1. Hospital policy entitled, "Safety Rounds," (revised 10/15) required, "...II. Procedure: A. During each shift, a staff member will survey the unit using the safety checklist for their unit...."

2. On 4/19/16 at approximately 11:30 AM the 3rd floor ITU Safety Checklists were reviewed. The Checklists failed to include safety checks being conducted every shifty as required; 4/14/16 lacked day shift (7:00 AM - 3:30 PM); 4/16/16 lacked night shift (11:00 PM to 7:30 AM); 4/17/16 lacked day shift (7:00 AM to 3:30 PM); and 4/18/16 lacked day shift (7:00 AM to 3:30 PM and night shift 11:00 PM to 7:30 AM).

3. The Nursing Supervisor stated during an interview on 4/19/16 at approximately 11:20 AM that the safety checks were not completed every shift.

PATIENT RIGHTS: RESTRAINT OR SECLUSION

Tag No.: A0175

Based on document review and interview, it was determined that for 1 of 2 (Pt #9) clinical records reviewed of a patient with restraint devices, the Hospital failed to ensure the patient was monitored every 15 minutes as required.

Findings include:

1. Hospital policy entitled, "Use of Restraint & Seclusion," (revised 6/15) required, "...II. Procedure...C. Restraint Monitoring...2. The staff member will document observations every (15) minutes...indicating that continuous monitoring is maintained..."
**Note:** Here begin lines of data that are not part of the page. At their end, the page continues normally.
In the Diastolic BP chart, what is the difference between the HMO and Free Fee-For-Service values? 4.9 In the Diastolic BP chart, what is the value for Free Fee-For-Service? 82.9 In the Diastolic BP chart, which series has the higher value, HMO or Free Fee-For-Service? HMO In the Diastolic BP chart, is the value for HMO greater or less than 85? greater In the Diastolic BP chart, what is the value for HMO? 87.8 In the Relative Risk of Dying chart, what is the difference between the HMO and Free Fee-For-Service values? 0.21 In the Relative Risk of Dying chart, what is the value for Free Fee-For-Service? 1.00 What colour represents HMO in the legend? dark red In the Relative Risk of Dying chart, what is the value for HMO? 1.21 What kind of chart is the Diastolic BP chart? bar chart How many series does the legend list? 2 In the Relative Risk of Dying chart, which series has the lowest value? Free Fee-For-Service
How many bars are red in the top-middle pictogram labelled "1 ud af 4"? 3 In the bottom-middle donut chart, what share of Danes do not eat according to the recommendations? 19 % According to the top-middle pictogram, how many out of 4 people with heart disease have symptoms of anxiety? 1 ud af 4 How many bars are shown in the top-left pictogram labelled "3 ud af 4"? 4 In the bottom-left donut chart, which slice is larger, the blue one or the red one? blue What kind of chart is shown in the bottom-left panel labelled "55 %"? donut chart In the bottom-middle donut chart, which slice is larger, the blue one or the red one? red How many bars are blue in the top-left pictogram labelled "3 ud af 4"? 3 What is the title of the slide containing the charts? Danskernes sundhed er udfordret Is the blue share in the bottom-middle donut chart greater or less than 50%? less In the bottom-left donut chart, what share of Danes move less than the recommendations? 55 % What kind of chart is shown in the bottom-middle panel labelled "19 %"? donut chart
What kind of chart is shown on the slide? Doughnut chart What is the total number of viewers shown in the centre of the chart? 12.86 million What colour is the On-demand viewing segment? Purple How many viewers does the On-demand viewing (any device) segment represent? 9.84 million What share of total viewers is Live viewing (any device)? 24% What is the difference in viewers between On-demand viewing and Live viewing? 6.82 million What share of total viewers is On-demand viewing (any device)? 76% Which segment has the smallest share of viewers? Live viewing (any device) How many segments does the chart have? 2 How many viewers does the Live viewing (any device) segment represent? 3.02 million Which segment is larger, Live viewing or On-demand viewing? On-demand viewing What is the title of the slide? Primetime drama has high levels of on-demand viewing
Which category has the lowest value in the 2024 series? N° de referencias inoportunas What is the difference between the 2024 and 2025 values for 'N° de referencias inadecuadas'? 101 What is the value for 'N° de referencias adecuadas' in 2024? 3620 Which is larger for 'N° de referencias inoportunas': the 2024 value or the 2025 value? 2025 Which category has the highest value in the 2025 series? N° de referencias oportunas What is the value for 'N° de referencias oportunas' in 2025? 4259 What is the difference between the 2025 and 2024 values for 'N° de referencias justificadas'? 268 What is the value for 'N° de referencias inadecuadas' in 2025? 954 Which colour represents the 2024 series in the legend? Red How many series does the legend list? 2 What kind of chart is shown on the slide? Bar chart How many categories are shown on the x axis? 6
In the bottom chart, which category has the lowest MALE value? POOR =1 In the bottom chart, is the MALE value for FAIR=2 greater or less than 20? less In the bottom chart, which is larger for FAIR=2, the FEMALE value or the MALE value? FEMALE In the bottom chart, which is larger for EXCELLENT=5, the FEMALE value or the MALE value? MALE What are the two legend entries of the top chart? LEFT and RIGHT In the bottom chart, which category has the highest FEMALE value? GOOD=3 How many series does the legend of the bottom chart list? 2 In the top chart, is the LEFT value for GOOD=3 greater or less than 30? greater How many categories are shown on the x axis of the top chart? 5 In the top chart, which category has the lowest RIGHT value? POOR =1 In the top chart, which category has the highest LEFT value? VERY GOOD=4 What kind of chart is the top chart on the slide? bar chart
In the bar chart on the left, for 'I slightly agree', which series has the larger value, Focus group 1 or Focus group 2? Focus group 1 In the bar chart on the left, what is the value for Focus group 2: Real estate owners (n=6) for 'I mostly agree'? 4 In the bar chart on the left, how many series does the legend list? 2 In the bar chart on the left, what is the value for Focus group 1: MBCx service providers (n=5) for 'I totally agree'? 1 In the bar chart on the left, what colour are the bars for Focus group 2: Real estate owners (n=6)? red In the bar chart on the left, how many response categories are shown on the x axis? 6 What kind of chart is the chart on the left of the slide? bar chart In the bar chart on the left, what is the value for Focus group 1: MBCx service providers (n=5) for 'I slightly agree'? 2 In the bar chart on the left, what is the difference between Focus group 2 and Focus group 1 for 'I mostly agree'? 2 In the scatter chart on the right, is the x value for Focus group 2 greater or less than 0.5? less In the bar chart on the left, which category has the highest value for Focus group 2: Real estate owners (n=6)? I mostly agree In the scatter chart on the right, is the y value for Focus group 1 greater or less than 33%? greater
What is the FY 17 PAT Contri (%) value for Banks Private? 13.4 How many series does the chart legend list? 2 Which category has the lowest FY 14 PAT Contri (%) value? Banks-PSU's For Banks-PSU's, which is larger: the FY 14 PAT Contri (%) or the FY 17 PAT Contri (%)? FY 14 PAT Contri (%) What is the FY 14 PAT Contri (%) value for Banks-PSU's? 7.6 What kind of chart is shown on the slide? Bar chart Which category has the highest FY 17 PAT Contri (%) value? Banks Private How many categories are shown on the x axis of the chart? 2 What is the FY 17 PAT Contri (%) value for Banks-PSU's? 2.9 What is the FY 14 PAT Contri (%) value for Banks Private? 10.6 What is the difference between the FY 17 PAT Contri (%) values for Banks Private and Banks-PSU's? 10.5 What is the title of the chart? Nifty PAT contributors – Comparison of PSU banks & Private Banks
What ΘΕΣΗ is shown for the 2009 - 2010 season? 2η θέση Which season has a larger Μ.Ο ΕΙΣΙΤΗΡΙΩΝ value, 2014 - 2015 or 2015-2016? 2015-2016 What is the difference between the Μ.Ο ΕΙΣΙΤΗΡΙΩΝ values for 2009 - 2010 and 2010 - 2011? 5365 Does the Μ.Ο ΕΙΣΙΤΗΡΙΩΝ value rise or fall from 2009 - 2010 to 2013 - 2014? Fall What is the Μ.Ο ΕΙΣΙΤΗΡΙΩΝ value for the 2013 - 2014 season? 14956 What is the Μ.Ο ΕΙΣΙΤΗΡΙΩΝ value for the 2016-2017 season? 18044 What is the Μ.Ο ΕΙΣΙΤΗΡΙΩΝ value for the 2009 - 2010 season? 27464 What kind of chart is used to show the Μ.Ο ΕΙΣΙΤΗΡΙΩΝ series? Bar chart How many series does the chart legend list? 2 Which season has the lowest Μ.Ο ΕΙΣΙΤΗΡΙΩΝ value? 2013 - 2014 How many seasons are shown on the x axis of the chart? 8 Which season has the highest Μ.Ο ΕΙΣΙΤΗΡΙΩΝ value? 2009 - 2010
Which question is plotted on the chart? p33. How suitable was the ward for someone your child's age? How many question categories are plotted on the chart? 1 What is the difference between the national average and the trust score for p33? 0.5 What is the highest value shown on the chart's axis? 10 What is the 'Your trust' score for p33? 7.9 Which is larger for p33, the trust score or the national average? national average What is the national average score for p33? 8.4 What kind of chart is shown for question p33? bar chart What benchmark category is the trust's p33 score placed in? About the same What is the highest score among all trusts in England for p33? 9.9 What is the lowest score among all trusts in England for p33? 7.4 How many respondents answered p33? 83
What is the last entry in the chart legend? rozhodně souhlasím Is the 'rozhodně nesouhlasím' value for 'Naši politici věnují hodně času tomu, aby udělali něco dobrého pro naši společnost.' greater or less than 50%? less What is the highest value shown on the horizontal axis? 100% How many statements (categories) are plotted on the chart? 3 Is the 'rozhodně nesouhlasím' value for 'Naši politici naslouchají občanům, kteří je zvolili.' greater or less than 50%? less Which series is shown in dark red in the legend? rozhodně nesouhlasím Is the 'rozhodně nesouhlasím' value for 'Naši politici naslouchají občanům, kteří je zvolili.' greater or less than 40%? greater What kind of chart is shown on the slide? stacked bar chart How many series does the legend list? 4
2. The clinical record of Pt #9 was reviewed on 4/19/16. Pt #9 was a 19 year old female admitted on 3/21/16 with a diagnosis of major depression. Pt #9's clinical record contained documentation of restraint usage on 3/22/16. The clinical record lacked documentation of observation checks being performed every 15 minutes as required.

3. The Nursing Supervisor stated during an interview on 4/19/16 at approximately 11:20 AM that the patient's record lacked documentation of the checks being completed.